§ REQUESTS:
a: Answer the following from the text on the Korean War and Colombia.
(i) Which country is named last in the list of nations whose troops served under the command of the United Nations?
(ii) In what year did the phase of violence in Colombia begin?
(iii) In what year did the liberal guerrillas emerge?
b: Reproduce word for word everything in the text on the Korean War and Colombia from "Under the command" down to "Turkey and Colombia.".

Under the command of the United Nations there were also troops from Australia,
Belgium, Luxembourg, Canada, Ethiopia, France, Great Britain, Greece,
Netherlands, New Zealand, Philippines, South Africa, Denmark, India, Sweden,
Thailand, Turkey and Colombia.
Viewed from the political analysis of the time, beyond
the defense of the integrity of a nation, these commitments and duties
coordinated by the United States were, "more than the spirit of the
crusade that inspired those responsible in Washington it was a generalization
of the doctrine of the containment of communism[21]". The Korean War was a political confrontation
above all else and, as Hobsbawm would say from the other side, "the
general character of the war is a more important problem than the specific
reasons that determine it. For example, it is more important to ask whether or
not it has been a just war[22]."
The outbreak of the Korean War meant what could be
called a materialization or militarization of the Cold
War, the daughter of the postwar period, a name that in the Korean case would
be paradoxical because of the intensity of the fighting. Everyone was waiting
for a military outburst from this tension, perhaps on a nuclear scale, but this
political and ideological confrontation, as history has shown, was nothing more
than a political one, which generated an extreme advance in military technological
development and obviously, widespread fear in every corner of the planet, while
the Korean War was everything that the powers did not want to face in their own
names and territories.
3. The
controversial decision to go to Korea in the middle of the Violence
The society of the mid-twentieth century in Colombia
witnessed changes in many aspects and difficulties in internal circumstances
that had historically influenced the development of the country as a democracy.
The beginning of the fifties can be understood as a transcendental moment in
the social, political, diplomatic and even military arena, this for two
recognized events that are part of that national history: first, the surprising
and controversial participation of the Colombian Battalion in the Korean war; second,
the increase of partisan violence[23] after the outbreak of the events of April 1948.
At the end of the Liberal Republic (1930-1946) in
Colombia, the conservatives gained power, but accompanied by a period of
political and social tensions between the supporters of the parties which
maintained a bloody confrontation, while the liberal and conservative directorates
experienced strong internal divisions. This phase of violence, which began in
1946, was felt strongly and the rural areas were basically in the midst of a
struggle with the emergence of the liberal guerrillas in 1948, who belatedly
responded to the crimes and abuses of official groups such as the "chulavita"

§ DATA LINES:
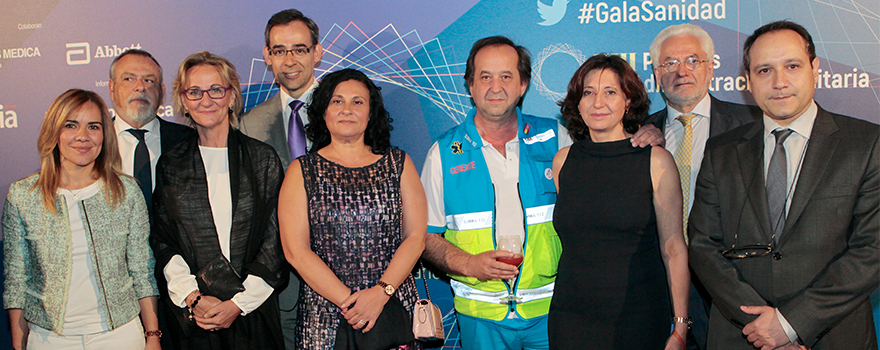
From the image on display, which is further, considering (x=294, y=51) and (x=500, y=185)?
(x=294, y=51)

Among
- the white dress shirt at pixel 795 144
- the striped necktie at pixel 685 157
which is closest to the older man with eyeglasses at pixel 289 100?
the striped necktie at pixel 685 157

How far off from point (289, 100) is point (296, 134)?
0.26 meters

§ EXPECTED OUTPUTS:
a:
(i) Colombia
(ii) 1946
(iii) 1948

b:
Under the command of the United Nations there were also troops from Australia,
Belgium, Luxembourg, Canada, Ethiopia, France, Great Britain, Greece,
Netherlands, New Zealand, Philippines, South Africa, Denmark, India, Sweden,
Thailand, Turkey and Colombia.